Nous ne les aimons plus ; notre goût s’est usé :
Boileau, craint de son siècle, au nôtre est méprisé.
Le tragique étonné de sa métamorphose,
Fatigué de rimer, va ne pleurer qu’en prose.
De Molière oublié le sel s’est affadi.
En vain, pour ranimer le Parnasse engourdi,
Du peintre des Saisons[1] la main féconde et pure
Des plus brillantes fleurs a paré la nature ;
Vainement, de Virgile élégant traducteur,
Delille a quelquefois égalé son auteur[2] :
D’un siècle dégoûté la démence imbécile
Préfère les remparts et Waux-hall à Virgile.
On verrait Cicéron sifflé dans le Palais.
Le léger vaudeville et les petits couplets
Maintiennent notre gloire à l’Opéra-Comique ;
Tout le reste est passé, le sublime est gothique.
N’expose point ta muse à ce peuple inconstant,
Les Frérons te loueraient pour quelque argent comptant ;
Mais tu serais peu lu, malgré tout ton génie,
Des gens qu’on nomme ici la bonne compagnie.
Pour réussir en France il faut prendre son temps.
Tu seras bien reçu de quelques grands savants,
Qui pensent qu’à Pékin tout monarque est athée[3],
Et que la compagnie autrefois tant vantée,
En disant à la Chine un éternel adieu,
Vous a permis à tous de renoncer à Dieu.
Mais, sans approfondir ce qu’un Chinois doit croire,
Séguier[4] t’affublerait d’un beau réquisitoire ;
La cour pourrait te faire un fort mauvais parti,
Et blâmer, par arrêt, tes vers et ton Changti.
- ↑ M. de Saint-Lambert, mestre de camp, auteur du charmant poëme des Saisons. (Note de Voltaire, 1771.)
- ↑ M. Delille, auteur d’une traduction des Géorgiques, très-estimée des gens de lettres. (Id., 1771.)
- ↑ Une faction dans Paris a soutenu pendant trente ans que le gouvernement de la Chine est athée.
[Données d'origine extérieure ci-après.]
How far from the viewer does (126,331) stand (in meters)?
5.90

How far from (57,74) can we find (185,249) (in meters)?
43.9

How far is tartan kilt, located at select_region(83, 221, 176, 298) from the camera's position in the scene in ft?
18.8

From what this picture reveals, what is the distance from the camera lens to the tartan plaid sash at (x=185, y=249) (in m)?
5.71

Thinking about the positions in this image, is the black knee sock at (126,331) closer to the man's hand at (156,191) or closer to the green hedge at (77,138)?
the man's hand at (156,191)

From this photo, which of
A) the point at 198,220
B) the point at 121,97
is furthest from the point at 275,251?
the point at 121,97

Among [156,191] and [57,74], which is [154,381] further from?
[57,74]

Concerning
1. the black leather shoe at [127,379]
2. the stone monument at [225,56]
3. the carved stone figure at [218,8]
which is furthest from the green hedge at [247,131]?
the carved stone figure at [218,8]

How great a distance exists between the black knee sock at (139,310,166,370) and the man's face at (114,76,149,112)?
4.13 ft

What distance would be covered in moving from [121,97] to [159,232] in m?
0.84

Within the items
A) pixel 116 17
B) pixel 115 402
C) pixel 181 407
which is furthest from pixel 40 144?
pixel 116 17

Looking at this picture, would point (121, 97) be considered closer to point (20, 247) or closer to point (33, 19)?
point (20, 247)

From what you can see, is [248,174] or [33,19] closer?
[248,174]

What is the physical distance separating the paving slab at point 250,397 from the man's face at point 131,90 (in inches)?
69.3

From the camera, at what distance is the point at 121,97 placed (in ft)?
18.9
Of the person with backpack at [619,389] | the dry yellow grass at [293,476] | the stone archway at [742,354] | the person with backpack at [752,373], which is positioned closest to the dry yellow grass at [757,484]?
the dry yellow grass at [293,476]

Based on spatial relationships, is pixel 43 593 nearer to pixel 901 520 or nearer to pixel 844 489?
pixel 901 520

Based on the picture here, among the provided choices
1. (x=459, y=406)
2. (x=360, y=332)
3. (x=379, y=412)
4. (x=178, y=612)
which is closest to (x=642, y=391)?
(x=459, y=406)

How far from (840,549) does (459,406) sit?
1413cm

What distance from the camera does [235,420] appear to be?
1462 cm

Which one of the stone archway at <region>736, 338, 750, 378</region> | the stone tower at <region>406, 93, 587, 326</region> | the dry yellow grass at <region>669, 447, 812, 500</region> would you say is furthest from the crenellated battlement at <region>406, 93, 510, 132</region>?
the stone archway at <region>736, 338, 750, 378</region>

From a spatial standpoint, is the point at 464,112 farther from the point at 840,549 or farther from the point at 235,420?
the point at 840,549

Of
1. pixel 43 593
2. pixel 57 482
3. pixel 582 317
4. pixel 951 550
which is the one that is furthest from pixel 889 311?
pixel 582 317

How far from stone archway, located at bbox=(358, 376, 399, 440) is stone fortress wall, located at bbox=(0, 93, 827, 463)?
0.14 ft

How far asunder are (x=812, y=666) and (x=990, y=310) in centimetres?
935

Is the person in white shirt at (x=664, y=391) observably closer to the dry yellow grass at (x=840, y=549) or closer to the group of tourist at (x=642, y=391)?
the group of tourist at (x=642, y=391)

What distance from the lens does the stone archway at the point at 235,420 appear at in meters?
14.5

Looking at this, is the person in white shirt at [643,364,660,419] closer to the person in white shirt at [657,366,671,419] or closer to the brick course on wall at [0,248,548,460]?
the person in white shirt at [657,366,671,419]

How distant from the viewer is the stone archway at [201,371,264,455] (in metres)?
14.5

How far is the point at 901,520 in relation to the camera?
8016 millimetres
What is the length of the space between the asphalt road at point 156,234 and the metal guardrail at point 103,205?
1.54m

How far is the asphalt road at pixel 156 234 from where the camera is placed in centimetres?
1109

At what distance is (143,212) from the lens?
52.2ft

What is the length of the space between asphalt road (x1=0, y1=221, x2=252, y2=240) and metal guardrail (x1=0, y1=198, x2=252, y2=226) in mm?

L’empereur de la Chine, qui ne sait rien des sottises de Paris, a bien confondu cette horrible impertinence dans son poëme, où il parle de la divinité avec autant de sentiment que de respect. (Id. 1771.)
- ↑ Avocat général qui a fait trop d’honneur au livre du Système de la Nature, livre d’un déclamateur qui se répète sans cesse, et d’un très-grand ignorant en physique, qui a la sottise de croire aux anguilles de Needham. Il vaut mieux croire en Dieu avec Épictète et Marc-Aurèle. C’est une grande consolation pour la France que ce réquisitoire n’attaque que des livres anglais. (Id., 1771.)